The async for and async with statements are needed because you would break the yield from/await chain with the bare for and with statements.

2. Anatomy of a simple event loop

By itself, a coroutine has no concept of yielding control to another coroutine. It can only yield control to the caller at the bottom of a coroutine stack. This caller can then switch to another coroutine and run it.

This root node of several coroutines is commonly an event loop: on suspension, a coroutine yields an event on which it wants resume. In turn, the event loop is capable of efficiently waiting for these events to occur. This allows it to decide which coroutine to run next, or how to wait before resuming.

Such a design implies that there is a set of pre-defined events that the loop understands. Several coroutines await each other, until finally an event is awaited. This event can communicate directly with the event loop by yielding control.

loop -\
  :    \-> coroutine --await--> event --\
  :/ <-+----------------------- yield --/
  |    :
  |    :  # loop waits for event to happen
  |    :
  :\ --+-- send(reply) -------- yield --\
  :        coroutine <--yield-- event <-/

The key is that coroutine suspension allows the event loop and events to directly communicate. The intermediate coroutine stack does not require any knowledge about which loop is running it, nor how events work.

2.1.1. Events in time

The simplest event to handle is reaching a point in time. This is a fundamental block of threaded code as well: a thread repeatedly sleeps until a condition is true. However, a regular sleep blocks execution by itself – we want other coroutines to not be blocked. Instead, we want tell the event loop when it should resume the current coroutine stack.

2.1.2. Defining an Event

An event is simply a value we can identify – be it via an enum, a type or other identity. We can define this with a simple class that stores our target time. In addition to storing the event information, we can allow to await a class directly.

class AsyncSleep:
    """Event to sleep until a point in time"""
    def __init__(self, until: float):
        self.until = until

    # used whenever someone ``await``s an instance of this Event
    def __await__(self):
        # yield this Event to the loop
        yield self
    
    def __repr__(self):
        return '%s(until=%.1f)' % (self.__class__.__name__, self.until)

This class only stores the event – it does not say how to actually handle it.

The only special feature is __await__ – it is what the await keyword looks for. Practically, it is an iterator but not available for the regular iteration machinery.

2.2.1. Awaiting an event

Now that we have an event, how do coroutines react to it? We should be able to express the equivalent of sleep by awaiting our event. To better see what is going on, we wait twice for half the time:

import time

async def asleep(duration: float):
    """await that ``duration`` seconds pass"""

......

# THE TASK
Answer these about the event loop passage:
1. According to the passage, what is the simplest event to handle?
2. Which method of the AsyncSleep class is the one the await keyword looks for?
3. When a coroutine is suspended, what does it yield to the event loop?

# INFORMATION SUPPLIED
......

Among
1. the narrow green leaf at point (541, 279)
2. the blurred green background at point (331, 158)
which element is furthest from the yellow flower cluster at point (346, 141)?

......

# COMPLETE RESPONSE
1. Reaching a point in time.
2. __await__
3. An event on which it wants to resume.